## What the task requires
Reproduce the records below word for word, omitting the pictures.

--- Raw records ---

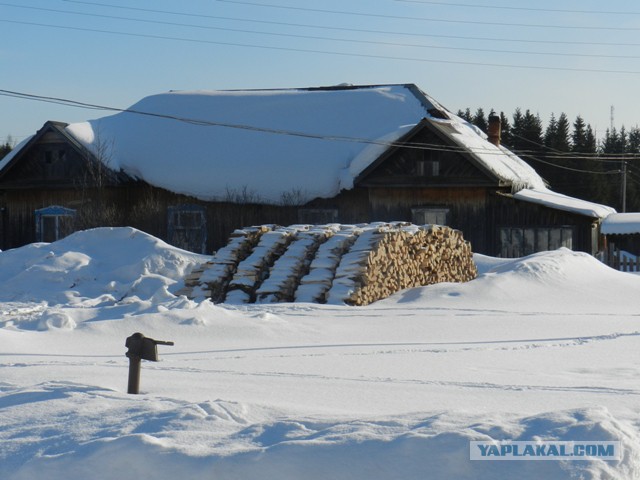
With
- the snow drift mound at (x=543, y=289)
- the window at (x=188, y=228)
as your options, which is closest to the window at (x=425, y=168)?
the window at (x=188, y=228)

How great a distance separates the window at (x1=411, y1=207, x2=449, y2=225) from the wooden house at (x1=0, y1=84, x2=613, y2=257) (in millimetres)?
46

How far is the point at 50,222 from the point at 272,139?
883 cm

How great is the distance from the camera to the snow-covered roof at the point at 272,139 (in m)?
32.3

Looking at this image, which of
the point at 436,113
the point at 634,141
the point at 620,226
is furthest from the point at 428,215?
the point at 634,141

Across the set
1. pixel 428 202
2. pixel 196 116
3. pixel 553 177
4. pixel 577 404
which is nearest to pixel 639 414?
pixel 577 404

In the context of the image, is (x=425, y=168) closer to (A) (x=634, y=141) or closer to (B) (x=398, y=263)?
(B) (x=398, y=263)

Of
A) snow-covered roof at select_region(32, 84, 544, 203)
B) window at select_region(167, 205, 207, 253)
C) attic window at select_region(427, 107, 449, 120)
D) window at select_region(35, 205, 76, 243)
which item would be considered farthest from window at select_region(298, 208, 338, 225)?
window at select_region(35, 205, 76, 243)

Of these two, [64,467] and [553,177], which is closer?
[64,467]

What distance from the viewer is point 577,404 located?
816 cm

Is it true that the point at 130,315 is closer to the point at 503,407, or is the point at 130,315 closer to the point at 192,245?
the point at 503,407

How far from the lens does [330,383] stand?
30.0 ft

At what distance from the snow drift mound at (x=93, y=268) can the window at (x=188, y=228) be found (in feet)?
29.1

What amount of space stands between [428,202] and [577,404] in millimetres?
24090

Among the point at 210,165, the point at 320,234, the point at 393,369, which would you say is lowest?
the point at 393,369
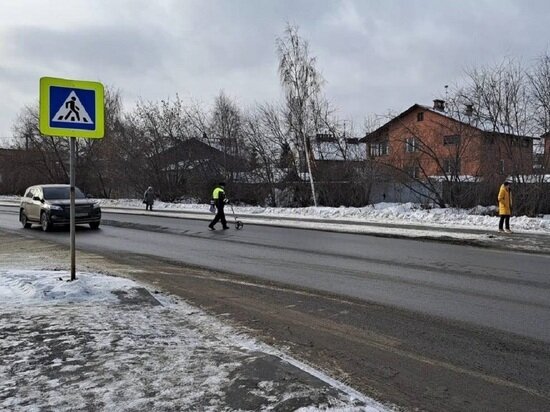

---

## Response for this exercise
With
- the snow drift mound at (x=543, y=289)
- the window at (x=188, y=228)
as your options, which is closest to the window at (x=425, y=168)?
the window at (x=188, y=228)

How great a distance separates the window at (x1=411, y1=207, x2=449, y2=225) from the wooden house at (x1=0, y1=84, x2=613, y2=257) (in millimetres)?
46

How far is the point at 50,222 from the point at 272,139?
883 cm

How great is the distance from the camera to the snow-covered roof at the point at 272,139 (in m)?
32.3

Looking at this image, which of
the point at 436,113
the point at 634,141
the point at 620,226
is furthest from the point at 428,215?
the point at 634,141

Across the set
1. pixel 428 202
2. pixel 196 116
3. pixel 553 177
4. pixel 577 404
which is nearest to pixel 639 414?
pixel 577 404

In the context of the image, is (x=425, y=168) closer to (A) (x=634, y=141) or closer to (B) (x=398, y=263)?
(B) (x=398, y=263)

Of
A) snow-covered roof at select_region(32, 84, 544, 203)
B) window at select_region(167, 205, 207, 253)
C) attic window at select_region(427, 107, 449, 120)
D) window at select_region(35, 205, 76, 243)
which item would be considered farthest from window at select_region(298, 208, 338, 225)?
window at select_region(35, 205, 76, 243)

Of these two, [64,467] and [553,177], which is closer?
[64,467]

What distance from the viewer is point 577,404 located?
816 cm

Is it true that the point at 130,315 is closer to the point at 503,407, or is the point at 130,315 closer to the point at 192,245?
the point at 503,407

How far from the lens does [330,383] stand?
30.0 ft

At what distance from the snow drift mound at (x=93, y=268) can the window at (x=188, y=228) be found (in feet)?
29.1

What amount of space stands between [428,202] and [577,404] in millimetres?
24090

Among the point at 210,165, the point at 320,234, the point at 393,369, which would you say is lowest?
the point at 393,369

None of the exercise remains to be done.